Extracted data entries
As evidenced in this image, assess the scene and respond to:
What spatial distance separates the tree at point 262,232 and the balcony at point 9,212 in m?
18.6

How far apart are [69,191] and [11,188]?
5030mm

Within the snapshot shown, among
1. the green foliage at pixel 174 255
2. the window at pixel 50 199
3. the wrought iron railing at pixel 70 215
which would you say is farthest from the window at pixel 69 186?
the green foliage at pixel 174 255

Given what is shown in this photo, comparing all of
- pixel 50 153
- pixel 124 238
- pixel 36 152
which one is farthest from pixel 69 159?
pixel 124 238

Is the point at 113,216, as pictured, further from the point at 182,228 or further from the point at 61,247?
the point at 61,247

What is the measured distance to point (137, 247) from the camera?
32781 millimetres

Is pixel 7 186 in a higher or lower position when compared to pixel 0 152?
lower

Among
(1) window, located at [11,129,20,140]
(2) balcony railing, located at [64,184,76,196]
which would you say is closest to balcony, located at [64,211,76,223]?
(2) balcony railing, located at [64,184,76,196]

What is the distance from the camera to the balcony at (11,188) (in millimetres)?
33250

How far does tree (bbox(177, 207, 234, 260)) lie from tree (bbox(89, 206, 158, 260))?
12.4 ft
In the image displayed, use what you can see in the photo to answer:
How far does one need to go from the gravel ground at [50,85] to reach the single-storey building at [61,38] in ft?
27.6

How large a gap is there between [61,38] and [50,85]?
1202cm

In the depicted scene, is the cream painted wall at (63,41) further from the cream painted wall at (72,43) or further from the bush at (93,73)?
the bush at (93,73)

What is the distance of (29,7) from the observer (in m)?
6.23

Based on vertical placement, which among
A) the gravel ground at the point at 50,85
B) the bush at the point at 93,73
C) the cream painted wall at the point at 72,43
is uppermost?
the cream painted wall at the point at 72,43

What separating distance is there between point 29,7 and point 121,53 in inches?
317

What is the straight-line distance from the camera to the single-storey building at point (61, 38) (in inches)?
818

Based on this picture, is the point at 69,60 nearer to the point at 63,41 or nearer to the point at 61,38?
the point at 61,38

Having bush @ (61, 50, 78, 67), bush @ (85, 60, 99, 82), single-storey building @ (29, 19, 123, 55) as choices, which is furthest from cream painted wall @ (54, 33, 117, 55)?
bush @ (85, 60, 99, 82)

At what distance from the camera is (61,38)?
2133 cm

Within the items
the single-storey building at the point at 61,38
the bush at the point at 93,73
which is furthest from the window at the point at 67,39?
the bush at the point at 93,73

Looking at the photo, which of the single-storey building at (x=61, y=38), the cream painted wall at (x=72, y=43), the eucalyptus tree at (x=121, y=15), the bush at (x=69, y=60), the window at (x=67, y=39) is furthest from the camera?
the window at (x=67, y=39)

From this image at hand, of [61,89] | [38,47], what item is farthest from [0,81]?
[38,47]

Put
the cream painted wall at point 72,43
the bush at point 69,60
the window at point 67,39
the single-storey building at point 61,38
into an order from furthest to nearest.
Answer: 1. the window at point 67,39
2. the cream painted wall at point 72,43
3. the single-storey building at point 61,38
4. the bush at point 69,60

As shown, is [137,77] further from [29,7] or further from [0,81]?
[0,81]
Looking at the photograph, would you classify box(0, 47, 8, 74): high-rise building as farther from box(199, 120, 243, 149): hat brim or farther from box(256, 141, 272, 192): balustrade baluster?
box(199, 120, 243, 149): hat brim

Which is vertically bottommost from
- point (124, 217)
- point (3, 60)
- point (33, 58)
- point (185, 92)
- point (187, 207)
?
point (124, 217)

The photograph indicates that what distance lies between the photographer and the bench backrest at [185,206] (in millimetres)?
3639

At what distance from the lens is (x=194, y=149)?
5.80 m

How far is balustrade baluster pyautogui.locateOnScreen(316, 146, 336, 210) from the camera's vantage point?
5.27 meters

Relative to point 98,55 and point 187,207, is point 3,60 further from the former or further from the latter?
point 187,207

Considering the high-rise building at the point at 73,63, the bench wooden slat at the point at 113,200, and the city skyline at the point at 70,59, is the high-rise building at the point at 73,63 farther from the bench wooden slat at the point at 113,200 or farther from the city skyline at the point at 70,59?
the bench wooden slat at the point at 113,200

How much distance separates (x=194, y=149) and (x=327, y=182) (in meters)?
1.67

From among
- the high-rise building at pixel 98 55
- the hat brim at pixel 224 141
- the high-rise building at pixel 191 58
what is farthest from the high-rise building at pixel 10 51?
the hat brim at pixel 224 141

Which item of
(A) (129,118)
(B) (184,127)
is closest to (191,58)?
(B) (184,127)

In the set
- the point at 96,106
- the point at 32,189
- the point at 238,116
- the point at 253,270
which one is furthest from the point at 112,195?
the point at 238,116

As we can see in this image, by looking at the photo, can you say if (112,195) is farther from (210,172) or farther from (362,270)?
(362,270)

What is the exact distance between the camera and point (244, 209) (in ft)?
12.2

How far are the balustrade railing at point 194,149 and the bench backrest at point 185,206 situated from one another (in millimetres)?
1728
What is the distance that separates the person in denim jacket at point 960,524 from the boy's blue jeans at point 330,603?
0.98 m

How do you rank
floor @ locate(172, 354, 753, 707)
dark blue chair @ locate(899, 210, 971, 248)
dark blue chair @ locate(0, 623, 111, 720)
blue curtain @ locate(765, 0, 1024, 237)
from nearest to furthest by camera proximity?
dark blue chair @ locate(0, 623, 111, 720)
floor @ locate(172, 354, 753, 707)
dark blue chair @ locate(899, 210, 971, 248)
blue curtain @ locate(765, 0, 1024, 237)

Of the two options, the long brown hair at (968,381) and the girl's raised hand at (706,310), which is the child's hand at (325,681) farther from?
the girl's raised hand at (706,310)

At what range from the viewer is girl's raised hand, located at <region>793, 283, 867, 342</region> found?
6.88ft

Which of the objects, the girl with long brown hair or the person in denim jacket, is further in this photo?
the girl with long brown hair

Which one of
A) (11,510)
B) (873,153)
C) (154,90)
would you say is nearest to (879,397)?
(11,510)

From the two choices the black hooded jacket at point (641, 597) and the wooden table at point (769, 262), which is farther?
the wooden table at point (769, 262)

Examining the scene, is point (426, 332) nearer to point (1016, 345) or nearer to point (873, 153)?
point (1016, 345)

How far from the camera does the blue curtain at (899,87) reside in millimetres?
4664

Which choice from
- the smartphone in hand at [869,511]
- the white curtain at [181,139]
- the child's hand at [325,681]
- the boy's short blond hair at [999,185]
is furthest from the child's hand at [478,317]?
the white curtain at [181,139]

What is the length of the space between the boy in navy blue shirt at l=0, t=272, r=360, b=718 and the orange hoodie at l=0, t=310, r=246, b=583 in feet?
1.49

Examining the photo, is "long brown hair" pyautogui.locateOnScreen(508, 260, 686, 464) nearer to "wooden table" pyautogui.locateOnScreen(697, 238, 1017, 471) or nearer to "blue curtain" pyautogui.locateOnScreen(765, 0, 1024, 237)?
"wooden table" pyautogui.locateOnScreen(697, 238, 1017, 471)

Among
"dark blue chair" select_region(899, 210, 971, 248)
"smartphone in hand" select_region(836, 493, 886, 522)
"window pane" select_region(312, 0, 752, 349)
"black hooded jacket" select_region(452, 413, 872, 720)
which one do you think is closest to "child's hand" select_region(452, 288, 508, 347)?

* * *

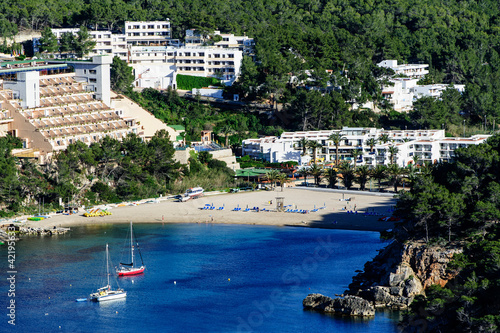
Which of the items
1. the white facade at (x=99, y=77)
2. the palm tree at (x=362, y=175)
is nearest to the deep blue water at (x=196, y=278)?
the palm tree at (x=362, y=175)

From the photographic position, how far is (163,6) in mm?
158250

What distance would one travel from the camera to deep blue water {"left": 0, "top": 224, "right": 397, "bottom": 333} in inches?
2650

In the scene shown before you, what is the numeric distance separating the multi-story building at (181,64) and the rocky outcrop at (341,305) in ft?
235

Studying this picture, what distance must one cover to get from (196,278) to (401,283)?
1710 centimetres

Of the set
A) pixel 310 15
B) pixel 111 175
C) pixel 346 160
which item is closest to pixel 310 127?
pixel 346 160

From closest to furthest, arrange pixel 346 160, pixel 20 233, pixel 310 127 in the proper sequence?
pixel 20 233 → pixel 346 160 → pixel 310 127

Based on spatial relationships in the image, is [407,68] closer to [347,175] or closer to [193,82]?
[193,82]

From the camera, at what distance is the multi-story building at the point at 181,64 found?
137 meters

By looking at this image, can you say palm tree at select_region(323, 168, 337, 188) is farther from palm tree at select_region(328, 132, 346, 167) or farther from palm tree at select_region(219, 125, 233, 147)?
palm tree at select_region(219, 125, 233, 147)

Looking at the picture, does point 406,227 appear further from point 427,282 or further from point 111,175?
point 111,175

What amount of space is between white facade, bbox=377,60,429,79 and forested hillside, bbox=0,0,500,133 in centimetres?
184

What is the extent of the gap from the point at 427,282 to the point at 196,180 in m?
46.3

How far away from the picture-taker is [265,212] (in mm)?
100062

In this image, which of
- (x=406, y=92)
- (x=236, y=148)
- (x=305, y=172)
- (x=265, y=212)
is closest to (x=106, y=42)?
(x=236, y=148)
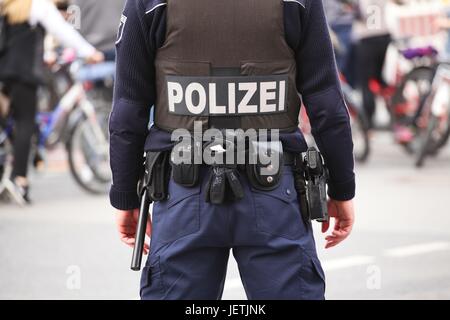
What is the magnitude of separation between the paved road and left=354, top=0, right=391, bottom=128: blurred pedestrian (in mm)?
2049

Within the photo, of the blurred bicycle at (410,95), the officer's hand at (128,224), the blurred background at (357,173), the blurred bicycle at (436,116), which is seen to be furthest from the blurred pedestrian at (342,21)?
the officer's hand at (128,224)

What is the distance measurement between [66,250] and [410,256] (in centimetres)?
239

---

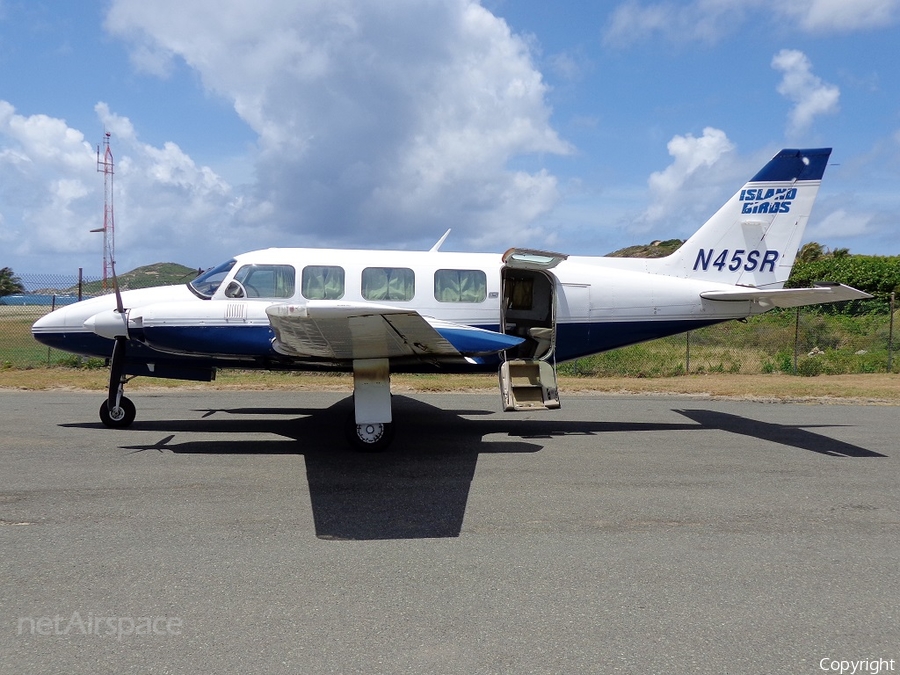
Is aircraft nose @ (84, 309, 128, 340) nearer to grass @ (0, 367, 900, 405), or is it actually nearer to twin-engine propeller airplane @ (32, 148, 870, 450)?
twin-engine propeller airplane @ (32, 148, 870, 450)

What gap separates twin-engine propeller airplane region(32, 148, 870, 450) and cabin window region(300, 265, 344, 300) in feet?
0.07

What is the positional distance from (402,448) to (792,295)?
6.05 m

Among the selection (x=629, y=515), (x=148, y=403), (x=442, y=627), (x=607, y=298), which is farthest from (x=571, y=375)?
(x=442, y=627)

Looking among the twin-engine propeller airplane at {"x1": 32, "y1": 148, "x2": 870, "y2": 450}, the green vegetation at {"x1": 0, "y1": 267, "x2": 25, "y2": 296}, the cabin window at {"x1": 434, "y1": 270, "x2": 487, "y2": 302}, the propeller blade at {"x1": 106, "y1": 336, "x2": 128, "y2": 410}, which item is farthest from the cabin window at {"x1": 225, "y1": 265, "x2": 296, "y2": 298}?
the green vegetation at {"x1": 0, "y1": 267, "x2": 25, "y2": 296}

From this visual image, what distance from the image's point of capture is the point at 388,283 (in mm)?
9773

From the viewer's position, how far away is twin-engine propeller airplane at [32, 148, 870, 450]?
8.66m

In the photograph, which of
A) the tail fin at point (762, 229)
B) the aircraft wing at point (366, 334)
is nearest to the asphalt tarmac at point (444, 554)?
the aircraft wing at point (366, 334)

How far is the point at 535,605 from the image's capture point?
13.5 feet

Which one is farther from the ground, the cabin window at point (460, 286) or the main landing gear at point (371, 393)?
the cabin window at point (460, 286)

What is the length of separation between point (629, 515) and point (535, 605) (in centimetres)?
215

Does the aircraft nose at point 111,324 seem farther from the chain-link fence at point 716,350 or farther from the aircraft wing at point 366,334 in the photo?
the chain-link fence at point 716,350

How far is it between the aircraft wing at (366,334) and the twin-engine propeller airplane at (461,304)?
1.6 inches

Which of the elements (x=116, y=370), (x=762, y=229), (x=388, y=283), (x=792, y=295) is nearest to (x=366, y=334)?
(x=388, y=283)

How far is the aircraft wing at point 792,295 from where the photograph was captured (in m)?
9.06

_STATED TASK_
Pick out every line in the entries above that contains the string "spatial". Treat the match as case-sensitive.

_WRITTEN SOLUTION_
What spatial distance separates the tree at point 262,232 and the balcony at point 9,212 in m?
Based on spatial relationships in the image, is [407,68] closer to [347,175] or closer to [193,82]?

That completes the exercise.